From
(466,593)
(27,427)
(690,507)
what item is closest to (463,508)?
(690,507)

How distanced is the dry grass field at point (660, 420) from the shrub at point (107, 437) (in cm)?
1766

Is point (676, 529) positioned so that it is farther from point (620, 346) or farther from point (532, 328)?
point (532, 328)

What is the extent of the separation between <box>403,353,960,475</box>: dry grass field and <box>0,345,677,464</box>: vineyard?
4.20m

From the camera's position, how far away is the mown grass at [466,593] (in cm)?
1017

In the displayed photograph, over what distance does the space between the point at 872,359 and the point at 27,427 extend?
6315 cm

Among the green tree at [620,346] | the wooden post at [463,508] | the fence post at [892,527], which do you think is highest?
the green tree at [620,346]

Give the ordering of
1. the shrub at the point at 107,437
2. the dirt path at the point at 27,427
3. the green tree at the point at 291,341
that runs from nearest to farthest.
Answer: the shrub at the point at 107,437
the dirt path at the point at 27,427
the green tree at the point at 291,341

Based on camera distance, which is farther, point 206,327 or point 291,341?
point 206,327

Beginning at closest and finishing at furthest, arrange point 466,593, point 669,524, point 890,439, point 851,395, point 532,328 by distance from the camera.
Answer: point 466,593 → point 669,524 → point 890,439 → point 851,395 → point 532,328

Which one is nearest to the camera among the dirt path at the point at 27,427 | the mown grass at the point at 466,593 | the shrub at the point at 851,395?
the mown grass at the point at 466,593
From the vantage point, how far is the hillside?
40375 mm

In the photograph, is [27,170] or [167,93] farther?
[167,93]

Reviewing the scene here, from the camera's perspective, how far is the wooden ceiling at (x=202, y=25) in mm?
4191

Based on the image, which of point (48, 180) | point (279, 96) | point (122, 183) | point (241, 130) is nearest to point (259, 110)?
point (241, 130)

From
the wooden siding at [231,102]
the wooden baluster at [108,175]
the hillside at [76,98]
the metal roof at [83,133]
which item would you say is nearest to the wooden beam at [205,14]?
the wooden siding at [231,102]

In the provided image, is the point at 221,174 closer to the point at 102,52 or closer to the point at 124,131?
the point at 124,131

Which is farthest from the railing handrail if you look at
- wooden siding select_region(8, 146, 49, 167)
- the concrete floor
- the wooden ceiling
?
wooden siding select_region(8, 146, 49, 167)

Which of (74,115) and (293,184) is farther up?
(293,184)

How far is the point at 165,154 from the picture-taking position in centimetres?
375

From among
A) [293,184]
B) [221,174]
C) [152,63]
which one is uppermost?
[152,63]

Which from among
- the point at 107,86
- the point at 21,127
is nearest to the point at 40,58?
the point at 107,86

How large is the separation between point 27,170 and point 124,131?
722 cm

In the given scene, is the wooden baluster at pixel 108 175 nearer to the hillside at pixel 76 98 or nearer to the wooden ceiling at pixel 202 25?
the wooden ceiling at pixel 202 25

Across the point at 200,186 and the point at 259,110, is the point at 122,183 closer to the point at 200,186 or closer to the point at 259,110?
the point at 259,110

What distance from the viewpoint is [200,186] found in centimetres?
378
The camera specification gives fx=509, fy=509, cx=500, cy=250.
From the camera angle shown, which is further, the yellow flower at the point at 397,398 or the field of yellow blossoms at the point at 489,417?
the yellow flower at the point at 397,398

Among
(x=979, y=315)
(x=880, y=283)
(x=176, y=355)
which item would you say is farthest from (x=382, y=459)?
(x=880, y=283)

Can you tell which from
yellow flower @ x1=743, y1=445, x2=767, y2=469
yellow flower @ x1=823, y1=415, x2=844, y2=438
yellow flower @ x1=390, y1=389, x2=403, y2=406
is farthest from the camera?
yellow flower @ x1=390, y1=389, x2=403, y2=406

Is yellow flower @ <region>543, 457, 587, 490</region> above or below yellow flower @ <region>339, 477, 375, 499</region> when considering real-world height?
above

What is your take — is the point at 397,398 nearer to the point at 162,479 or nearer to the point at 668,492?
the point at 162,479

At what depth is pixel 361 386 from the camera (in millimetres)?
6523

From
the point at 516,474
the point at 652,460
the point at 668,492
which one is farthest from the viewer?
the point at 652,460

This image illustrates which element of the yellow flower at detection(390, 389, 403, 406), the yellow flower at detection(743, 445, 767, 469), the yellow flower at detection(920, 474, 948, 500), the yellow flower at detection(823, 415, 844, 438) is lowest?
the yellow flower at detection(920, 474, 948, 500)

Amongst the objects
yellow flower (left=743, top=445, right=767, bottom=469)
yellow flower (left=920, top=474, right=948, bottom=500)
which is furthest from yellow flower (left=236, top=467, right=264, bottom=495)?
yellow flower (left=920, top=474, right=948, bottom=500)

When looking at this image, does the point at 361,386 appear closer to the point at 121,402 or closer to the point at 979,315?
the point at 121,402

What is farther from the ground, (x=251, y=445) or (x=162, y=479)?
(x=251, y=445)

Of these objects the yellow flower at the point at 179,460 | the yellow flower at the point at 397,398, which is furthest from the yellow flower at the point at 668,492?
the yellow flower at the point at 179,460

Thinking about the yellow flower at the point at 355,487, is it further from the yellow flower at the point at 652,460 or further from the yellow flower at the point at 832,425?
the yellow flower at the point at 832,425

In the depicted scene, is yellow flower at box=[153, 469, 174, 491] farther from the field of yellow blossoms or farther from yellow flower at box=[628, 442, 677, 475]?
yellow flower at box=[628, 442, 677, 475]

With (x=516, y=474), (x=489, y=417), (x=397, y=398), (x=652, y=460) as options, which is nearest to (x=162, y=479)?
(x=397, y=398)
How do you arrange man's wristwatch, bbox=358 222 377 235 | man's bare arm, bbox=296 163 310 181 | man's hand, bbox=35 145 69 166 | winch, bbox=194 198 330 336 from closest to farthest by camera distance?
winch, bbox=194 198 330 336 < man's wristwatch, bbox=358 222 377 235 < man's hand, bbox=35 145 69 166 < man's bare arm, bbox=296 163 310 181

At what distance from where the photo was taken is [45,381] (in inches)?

═══

Everything from the line containing "In the depicted" to the end of the records must be written out exactly; include both of those lines and no others.

EXPECTED OUTPUT ::
In the depicted scene, is yellow flower at box=[153, 469, 174, 491] farther from the field of yellow blossoms or farther from yellow flower at box=[628, 442, 677, 475]?
yellow flower at box=[628, 442, 677, 475]

With (x=516, y=474), (x=489, y=417), (x=397, y=398), (x=652, y=460) as options, which is nearest to (x=162, y=479)?
(x=397, y=398)
How do you arrange man's wristwatch, bbox=358 222 377 235 | man's bare arm, bbox=296 163 310 181 | man's hand, bbox=35 145 69 166 | winch, bbox=194 198 330 336 from closest to farthest by camera distance?
winch, bbox=194 198 330 336 < man's wristwatch, bbox=358 222 377 235 < man's hand, bbox=35 145 69 166 < man's bare arm, bbox=296 163 310 181

At what distance from where the photo was taken is [45,381] (in inches)?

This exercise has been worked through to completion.